Ty on the update, I'll do that later tonight



michaelmurfy
  #3128592 16-Sep-2023 15:15
VLAN should be set to 1508, your PPPoE interface should be 1500.

Possibility your SFP+ module is overheating?




RunningMan
  #3128593 16-Sep-2023 15:15
Quic's default is an untagged connection - wasn't sure if your VLAN 10 was because you'd requested a tagged connection or if it was an internal VLAN.

 

If you bump the PPPoE MTU up to 1500 and make sure the VLAN 10 & SFP ones are high enough then you'll get the full 1500 byte packets through.

RunningMan
  #3128594 16-Sep-2023 15:17
michaelmurfy: VLAN should be set to 1508, your PPPoE interface should be 1500.

 

SFP MTU needs to go up to 1512 or higher too as that's the unerlying interface to the VLAN.

RunningMan
  #3128596 16-Sep-2023 15:34
Looking at those spikes more closely, they're happening from about 5 seconds into your video, just not to 3 Gb/s. The first is about 1.6 Gb/s when the VLAN & PPP interfaces are running at 1.1 Gb/s. It's then spiking pretty much exactly every 10 seconds from there, with the spike increasing higher as the baseline throughput increases. I'd update ROS & correct the MTU issue then retest.

 

EDIT: The spike is probably going to the line rate of the slowest interface - i.e. ether1 2.5 Gb/s but being reported as a bit higher due to how it's measured and reported.



kennedybaird

  #3128598 16-Sep-2023 15:48
@michaelmurfy - it's a brand new SFP+ module, it's 10G, and it's a mikrotik branded one.

How would i tell if it's overheating?
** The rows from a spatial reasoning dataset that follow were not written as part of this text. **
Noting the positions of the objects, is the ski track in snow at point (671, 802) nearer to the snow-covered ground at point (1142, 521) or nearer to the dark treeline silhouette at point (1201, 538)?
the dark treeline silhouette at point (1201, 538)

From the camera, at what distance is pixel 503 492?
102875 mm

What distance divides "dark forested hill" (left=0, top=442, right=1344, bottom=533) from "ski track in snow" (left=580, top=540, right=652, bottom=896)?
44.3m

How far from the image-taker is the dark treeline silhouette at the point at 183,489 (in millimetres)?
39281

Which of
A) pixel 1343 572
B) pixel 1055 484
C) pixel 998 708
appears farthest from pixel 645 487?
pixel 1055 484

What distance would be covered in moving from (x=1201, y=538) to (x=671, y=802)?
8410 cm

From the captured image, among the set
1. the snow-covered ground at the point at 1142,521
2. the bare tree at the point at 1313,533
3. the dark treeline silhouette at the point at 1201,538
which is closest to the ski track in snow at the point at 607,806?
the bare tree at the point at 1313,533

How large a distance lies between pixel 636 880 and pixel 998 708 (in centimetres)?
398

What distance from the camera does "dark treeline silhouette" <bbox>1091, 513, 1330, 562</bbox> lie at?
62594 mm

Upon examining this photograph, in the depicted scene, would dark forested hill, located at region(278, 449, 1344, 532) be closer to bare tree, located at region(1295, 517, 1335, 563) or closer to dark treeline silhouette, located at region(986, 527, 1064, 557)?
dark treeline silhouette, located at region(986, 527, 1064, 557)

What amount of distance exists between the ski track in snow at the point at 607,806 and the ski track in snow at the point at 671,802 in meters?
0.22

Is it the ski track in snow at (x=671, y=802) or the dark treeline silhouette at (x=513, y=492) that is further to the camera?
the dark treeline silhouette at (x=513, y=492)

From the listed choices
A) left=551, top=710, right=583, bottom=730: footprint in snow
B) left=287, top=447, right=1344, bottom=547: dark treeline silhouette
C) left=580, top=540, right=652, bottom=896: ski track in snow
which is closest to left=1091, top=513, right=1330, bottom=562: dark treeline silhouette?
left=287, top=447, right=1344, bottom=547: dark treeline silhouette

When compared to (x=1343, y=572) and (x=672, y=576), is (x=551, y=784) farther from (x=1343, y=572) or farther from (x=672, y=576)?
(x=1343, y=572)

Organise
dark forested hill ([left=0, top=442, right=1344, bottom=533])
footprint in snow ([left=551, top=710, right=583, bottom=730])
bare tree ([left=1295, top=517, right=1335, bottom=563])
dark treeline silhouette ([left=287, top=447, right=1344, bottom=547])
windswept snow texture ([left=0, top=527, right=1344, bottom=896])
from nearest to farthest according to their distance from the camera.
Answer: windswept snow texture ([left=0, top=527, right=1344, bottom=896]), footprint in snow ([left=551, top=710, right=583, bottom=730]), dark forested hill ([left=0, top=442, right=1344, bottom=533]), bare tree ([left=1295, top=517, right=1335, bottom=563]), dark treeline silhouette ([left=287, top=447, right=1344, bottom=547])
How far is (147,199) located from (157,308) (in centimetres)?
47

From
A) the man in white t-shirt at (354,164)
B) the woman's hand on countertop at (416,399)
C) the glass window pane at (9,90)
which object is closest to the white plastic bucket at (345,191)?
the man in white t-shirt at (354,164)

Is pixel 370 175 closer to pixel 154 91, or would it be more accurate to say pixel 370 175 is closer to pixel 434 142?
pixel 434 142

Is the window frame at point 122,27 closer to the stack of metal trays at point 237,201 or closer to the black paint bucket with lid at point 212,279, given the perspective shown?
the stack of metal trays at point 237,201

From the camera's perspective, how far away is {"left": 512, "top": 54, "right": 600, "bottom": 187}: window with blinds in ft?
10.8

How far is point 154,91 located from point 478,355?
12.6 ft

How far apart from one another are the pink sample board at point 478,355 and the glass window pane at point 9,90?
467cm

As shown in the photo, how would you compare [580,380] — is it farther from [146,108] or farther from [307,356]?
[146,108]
Would there be logs somewhere?

kennedybaird

  #3128599 16-Sep-2023 15:51
@RunningMan, i'm not quite following, can you clarify which fields I should update?



SFP+ MTU I can* set to 1512

PPoE MTU I can't seem to update.

And you think that this could be the cause for it completely stopping and dropping the connection?

Really appreciate your guys help

RunningMan
  #3128647 16-Sep-2023 16:12
On the PPP set max MTU & MRU to 1500

 

On VLAN 10 set MTU to 1508

 

On SFP+ set MTU to 1512.

 

PPP should then negotiate a 1500 MTU - you'll see this from the interface list instead of 1492

kennedybaird

  #3128657 16-Sep-2023 17:03
Ok, @RunningMan, thanks heaps.

Updated MTUs and updated ROS as well, and then tried doing the multiple Aspera downloads to saturate the line.

The values sat at 2-2.1gbps max which makes a lot more sense - however, I still end up with the same issue, down to 0bps, no packets. Anecdotally, it seems like it is lasting longer before the drop happens?

Resetting the router doesn't immediately resolve the situation - it simply seems to be a timeout situation.

The really strange thing is the timeout. I can sit here, do nothing, and after 60-240seconds, then i see data running through pppoe/vlan/sfp+ interfaces. Sometimes that will happen immediately if I apply "dial on demand" on the pppoe interface.

RunningMan
  #3128658 16-Sep-2023 17:07
What happens to other traffic when you get the pause? Web browsing work? Other downloads OK?